▸ PROBLEM TO SOLVE: Which lines of the data below contain the string "rect"? Extract each of them, treating uppercase and lowercase as different.

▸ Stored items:
++++++++
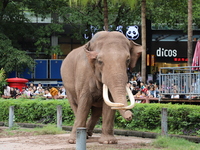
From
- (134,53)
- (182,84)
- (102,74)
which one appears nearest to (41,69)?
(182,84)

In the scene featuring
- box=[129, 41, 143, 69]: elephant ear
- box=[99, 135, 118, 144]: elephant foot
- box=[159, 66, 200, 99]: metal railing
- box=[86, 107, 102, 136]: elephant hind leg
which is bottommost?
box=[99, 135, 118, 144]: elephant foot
++++++++
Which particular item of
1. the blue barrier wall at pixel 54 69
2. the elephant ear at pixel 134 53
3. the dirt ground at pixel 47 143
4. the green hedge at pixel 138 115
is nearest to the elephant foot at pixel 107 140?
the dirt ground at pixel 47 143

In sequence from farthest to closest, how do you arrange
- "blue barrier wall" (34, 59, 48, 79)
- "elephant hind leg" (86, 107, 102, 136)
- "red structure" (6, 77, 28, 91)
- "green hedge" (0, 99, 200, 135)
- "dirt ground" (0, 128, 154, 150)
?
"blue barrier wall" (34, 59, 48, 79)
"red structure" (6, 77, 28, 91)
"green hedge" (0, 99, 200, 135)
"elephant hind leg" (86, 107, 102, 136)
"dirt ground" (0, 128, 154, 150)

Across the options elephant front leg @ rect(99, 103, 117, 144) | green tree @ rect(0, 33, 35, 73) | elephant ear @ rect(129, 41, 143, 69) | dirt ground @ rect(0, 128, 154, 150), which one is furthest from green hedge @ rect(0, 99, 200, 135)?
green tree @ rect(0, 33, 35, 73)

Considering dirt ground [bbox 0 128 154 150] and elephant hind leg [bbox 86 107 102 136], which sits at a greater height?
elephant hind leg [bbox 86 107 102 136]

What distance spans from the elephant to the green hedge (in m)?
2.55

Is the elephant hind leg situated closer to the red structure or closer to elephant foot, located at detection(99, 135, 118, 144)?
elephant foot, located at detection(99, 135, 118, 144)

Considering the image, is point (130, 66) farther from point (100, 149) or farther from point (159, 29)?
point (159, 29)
++++++++
▸ RESULT OF THIS EXERCISE:
Across the options elephant front leg @ rect(99, 103, 117, 144) | green tree @ rect(0, 33, 35, 73) | elephant ear @ rect(129, 41, 143, 69) | dirt ground @ rect(0, 128, 154, 150), which one is furthest from green hedge @ rect(0, 99, 200, 135)?
green tree @ rect(0, 33, 35, 73)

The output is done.